How Do I Interpret MPRE Scores?

Scores from the Multistate Professional Responsibility Exam (MPRE) are interpreted comparing a scaled score received as part of the test results notification to the cutoff number established in the jurisdiction where the examinee will be taking the bar exam. The examinee is considered to have met the minimum level of proficiency in the subject matter if the scaled score is higher than the cut off score. When a scaled score falls below the cutoff, the examinee must retake the test in order to improve their score.

To practice law in the United States, law school graduates must take and pass a bar examination. Each state has its own judicial bar, which establishes the requirements for legal licensing. Although certain aspects of the bar examination process have been standardized across states, it is still up to each state to decide whether to use the standardized tools or its own, as well as how those tools are applied to the state’s unique bar admission qualifications.

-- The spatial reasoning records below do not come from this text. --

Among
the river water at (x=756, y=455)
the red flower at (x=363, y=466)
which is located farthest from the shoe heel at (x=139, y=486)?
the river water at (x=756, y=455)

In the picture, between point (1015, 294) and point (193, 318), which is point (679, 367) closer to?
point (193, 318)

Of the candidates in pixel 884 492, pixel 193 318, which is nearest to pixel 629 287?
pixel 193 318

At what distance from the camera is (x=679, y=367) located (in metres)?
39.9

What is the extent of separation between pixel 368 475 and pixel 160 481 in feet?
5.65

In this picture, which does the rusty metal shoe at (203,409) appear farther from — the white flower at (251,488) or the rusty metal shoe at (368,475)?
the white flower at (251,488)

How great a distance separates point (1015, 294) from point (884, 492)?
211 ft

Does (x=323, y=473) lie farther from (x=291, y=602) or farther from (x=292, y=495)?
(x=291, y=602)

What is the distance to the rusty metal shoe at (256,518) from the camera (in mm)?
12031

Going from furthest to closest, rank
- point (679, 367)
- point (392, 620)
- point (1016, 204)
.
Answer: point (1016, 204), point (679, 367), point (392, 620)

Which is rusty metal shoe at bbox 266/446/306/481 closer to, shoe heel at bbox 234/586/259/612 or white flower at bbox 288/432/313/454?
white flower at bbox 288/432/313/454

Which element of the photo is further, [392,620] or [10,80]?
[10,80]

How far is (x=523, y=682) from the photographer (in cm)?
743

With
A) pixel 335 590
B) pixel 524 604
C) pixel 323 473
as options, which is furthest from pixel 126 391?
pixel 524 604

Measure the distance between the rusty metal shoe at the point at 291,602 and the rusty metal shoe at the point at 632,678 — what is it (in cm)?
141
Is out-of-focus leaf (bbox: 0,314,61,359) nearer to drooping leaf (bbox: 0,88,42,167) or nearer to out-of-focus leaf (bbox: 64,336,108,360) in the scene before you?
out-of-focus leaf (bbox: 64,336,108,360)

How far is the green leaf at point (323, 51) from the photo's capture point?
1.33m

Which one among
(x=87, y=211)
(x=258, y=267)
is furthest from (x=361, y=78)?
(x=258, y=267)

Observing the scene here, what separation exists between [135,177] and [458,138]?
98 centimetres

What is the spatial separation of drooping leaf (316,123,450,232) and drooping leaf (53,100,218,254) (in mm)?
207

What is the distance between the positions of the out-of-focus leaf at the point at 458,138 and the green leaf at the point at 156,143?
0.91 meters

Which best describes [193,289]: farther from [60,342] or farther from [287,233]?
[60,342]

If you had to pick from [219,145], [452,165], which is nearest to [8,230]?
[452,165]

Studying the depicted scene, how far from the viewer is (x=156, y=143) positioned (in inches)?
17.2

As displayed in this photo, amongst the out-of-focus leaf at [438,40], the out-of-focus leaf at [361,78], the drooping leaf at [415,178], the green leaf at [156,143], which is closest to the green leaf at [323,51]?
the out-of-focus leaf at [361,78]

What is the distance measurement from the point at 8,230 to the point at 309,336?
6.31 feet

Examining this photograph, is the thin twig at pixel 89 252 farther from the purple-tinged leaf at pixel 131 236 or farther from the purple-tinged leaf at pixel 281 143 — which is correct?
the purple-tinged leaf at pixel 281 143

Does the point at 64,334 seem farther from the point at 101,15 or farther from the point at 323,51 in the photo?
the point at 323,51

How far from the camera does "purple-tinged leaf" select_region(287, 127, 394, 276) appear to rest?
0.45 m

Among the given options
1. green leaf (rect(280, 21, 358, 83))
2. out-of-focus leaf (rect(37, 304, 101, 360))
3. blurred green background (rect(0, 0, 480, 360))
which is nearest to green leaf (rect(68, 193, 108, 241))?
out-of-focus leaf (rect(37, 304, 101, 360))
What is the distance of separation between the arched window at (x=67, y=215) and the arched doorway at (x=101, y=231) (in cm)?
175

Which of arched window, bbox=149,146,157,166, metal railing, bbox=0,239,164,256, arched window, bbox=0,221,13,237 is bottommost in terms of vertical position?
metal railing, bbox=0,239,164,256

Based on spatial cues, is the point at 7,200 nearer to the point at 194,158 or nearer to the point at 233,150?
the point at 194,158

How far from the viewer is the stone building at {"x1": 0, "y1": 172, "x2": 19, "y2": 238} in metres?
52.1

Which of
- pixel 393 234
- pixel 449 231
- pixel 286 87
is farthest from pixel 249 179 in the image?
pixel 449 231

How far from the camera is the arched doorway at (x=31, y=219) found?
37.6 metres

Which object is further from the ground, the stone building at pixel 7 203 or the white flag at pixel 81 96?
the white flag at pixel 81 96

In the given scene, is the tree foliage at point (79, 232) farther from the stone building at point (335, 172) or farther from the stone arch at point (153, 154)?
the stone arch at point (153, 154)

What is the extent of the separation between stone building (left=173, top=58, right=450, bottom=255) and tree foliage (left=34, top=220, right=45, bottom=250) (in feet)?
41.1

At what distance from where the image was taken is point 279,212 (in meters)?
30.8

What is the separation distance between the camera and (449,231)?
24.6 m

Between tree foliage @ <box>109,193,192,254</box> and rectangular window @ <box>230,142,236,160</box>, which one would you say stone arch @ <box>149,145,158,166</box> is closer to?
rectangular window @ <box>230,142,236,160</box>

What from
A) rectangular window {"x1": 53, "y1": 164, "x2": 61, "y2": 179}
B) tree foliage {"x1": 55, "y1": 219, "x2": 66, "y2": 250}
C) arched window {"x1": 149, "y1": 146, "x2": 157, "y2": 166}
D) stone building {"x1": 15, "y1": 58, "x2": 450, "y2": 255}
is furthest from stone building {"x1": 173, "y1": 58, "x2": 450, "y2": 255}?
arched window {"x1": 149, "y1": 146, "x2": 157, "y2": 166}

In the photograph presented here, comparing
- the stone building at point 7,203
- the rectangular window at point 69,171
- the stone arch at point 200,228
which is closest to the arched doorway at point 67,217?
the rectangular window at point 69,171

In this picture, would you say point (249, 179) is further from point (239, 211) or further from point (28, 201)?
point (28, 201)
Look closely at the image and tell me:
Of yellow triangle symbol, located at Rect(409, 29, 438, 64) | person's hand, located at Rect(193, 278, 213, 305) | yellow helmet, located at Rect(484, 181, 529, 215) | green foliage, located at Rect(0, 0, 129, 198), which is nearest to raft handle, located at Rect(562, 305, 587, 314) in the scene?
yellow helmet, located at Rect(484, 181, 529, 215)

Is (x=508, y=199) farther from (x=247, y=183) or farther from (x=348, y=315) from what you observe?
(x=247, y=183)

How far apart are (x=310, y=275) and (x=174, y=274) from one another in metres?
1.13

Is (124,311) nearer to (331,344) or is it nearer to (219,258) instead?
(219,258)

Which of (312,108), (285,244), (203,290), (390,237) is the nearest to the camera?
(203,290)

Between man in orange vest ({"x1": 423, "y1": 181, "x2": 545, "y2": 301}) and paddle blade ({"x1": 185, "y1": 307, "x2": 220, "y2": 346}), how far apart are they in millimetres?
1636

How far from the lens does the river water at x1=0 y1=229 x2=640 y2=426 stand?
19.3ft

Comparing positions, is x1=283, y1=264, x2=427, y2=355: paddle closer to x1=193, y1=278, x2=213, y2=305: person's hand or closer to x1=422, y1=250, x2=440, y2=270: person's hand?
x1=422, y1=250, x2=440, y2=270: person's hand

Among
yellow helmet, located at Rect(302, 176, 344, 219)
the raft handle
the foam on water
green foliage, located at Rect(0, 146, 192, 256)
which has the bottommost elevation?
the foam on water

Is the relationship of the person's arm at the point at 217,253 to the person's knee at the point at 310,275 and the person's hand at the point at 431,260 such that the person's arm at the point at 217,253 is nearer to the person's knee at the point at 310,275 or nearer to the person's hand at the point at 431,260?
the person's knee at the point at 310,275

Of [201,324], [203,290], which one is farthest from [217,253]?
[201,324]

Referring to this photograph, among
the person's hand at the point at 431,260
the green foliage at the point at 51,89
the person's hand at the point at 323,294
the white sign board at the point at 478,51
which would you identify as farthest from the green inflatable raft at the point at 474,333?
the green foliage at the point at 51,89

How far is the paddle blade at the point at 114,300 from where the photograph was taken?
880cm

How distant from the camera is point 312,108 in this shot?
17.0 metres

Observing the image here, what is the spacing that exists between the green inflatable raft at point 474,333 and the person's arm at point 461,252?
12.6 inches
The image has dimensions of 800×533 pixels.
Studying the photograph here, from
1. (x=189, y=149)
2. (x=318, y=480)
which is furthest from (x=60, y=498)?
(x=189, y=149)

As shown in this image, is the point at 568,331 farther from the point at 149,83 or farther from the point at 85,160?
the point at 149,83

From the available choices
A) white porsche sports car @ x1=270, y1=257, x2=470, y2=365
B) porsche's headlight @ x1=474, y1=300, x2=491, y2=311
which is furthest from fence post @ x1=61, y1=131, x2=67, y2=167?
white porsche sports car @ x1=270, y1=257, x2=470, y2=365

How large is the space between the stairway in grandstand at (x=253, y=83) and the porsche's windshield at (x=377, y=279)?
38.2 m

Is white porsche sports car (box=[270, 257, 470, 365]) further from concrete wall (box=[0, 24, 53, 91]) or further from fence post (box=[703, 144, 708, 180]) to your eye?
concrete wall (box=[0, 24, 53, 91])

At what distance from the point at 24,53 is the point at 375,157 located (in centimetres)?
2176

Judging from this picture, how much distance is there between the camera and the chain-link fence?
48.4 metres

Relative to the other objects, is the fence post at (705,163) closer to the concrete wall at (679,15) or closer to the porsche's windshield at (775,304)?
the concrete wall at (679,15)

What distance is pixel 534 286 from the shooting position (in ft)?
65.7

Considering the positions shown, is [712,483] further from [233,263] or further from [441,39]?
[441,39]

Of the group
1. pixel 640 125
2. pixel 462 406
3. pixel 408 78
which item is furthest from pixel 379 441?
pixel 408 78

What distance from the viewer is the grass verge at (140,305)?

One of the standardized exams used in the licensing process is the MPRE.

MPRE scores are used most states to determine whether candidates have the ethical professional conduct knowledge required to practice law. The exam has 60 multiple-choice questions, but only 50 of them are used to determine a test taker’s score. Each state establishes its own cutoff point for passing the MPRE. In one state, a score may be sufficient to meet the MPRE requirement, but in another, it may be insufficient.

Understanding how a scaled score is calculated is also necessary for interpreting MPRE scores. The examinee is given a raw score based on the number of questions correctly answered. The examiners then assign a difficulty rating to each question, ostensibly correcting for test difficulty across test sessions. The theory is that factoring in the relative difficulty of the questions, the scoring process levels the playing field, removing any advantage that a test given in one session has over another.

When you assign difficulty levels to questions, you get a scaled score that ranges from 50 to 150, with an average scaled score of 100. The statistical formula used to create the scale isn’t available to the general public. Examinees will have a general idea of the raw MPRE scores needed to achieve certain scaled scores on a year-to-year basis, but they will not know their scaled score for sure until official test results are received.